Dead Cincinnati Bell Email Address Leads to Facebook Hacking Attempt


This is not VR/AR related, but it is certainly an important topic that all should be aware of.

Over 15 years ago, I subscribed to a regional internet service provider offered by Cincinnati Bell. I was happy to support a local business, and had nothing but fantastic service during my contract with them.

When I moved to Seattle about two years ago, I cancelled my service with Cincinnati Bell, and I was sad to know that my trusty old email address would be retired. This was an email address that my wife and I used for many things in our life. When we left Cincinnati Bell’s internet service behind, we switched all of our accounts over to new email addresses… or so I thought.

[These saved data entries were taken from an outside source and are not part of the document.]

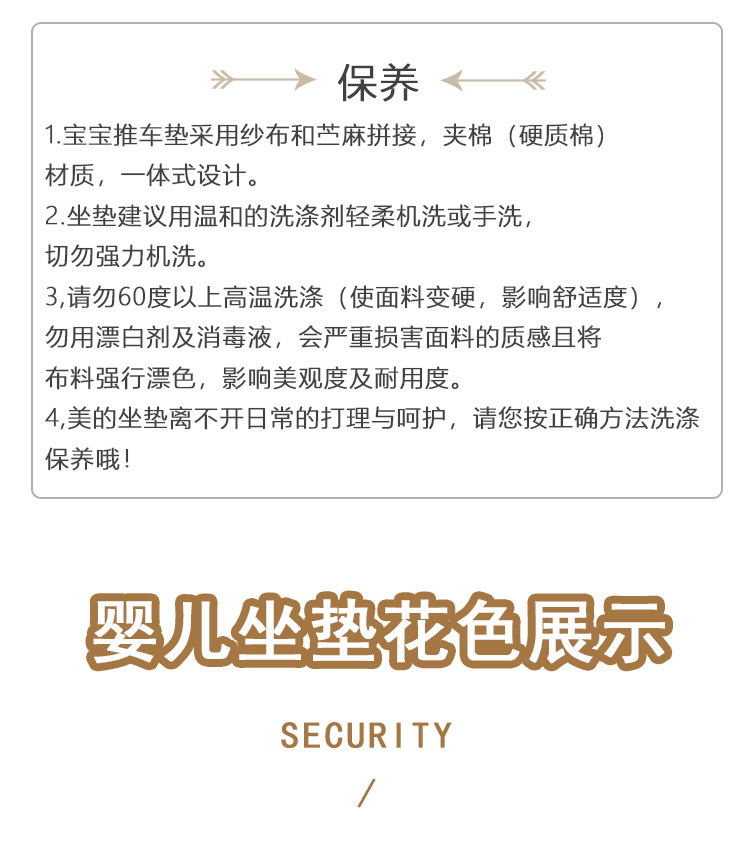 保养

1.宝宝推车垫采用纱布和苎麻拼接，夹棉（硬质棉）材质，一体式设计。
2.坐垫建议用温和的洗涤剂轻柔机洗或手洗，切勿强力机洗。
3,请勿60度以上高温洗涤（使面料变硬，影响舒适度），勿用漂白剂及消毒液，会严重损害面料的质感且将布料强行漂色，影响美观度及耐用度。
4,美的坐垫离不开日常的打理与呵护，请您按正确方法洗涤保养哦！

婴儿坐垫花色展示

SECURITY

/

Somehow, I had forgotten to remove the old Cincinnati Bell email address from my Facebook account. The old email address was listed as a secondary, for account recovery purposes. Since it wasn’t my main login email, I completely forgot that the old one was still listed there.

This morning, as I got out of the shower, my phone went off to let me me know that an email had just arrived. This email informed me that someone had requested a password reset for my Facebook account. At first, I saw this as a possible phishing attempt, so I ignored it. Then, a second email arrived indicating that the password had been reset and that an unknown device, in the Cincinnati area, had attempted to login. This sent me on a tizzy to quickly log in and lock down my account.

I was successful at reclaiming my account, and thwart whatever devious plans this person may have had, but this triggered an immediate conversation with my wife to be aware of what had happened.

Who is this person? Did they do this intentionally to hack my account? I wanted answers.

I called Cincinnati Bell Customer Support.

NOT Charlene
NOT Charlene

Charlene answered.

I gave her my full name and explained that my old email address had somehow fallen into the hands of someone who was attempting to hack my Facebook account. She pulled up the account.

‘That email address has been given to someone else.’

‘Wait… You recycle old email addresses?’

‘If it was turned off, and it’s been this long, we reuse old email addresses.’

‘Holy shit.’

We continued the conversation, and I expresses a deep level of concern about their need to reissue an email address that has barely been dead for two years. I always knew that phone numbers were reused, but I never considered email addresses.

‘So what do we do here? This person is either receiving my old emails, or he malicously attempted to hack my account using your service?’ I asked.

She surprised me by placing me on hold and attempted to contact the customer. She was unable to get ahold of them.

She continued, ‘I will attempt to get in contact with this customer and find out what is going on. I will call you back once I understand what is happening.’

What happens to dead email addresses?

If you are like me, you have probably given out your email address enough to guarantee that even if you delete an account, there will be a flow of neverending attempts to contact that email. When you left that service, are you 100% sure that you’ve removed your email address from all of your current social media, billing, and other important accounts?

Go double check right now. All of you.

I will make an update post once I hear back from Charlene at Cincinnati Bell.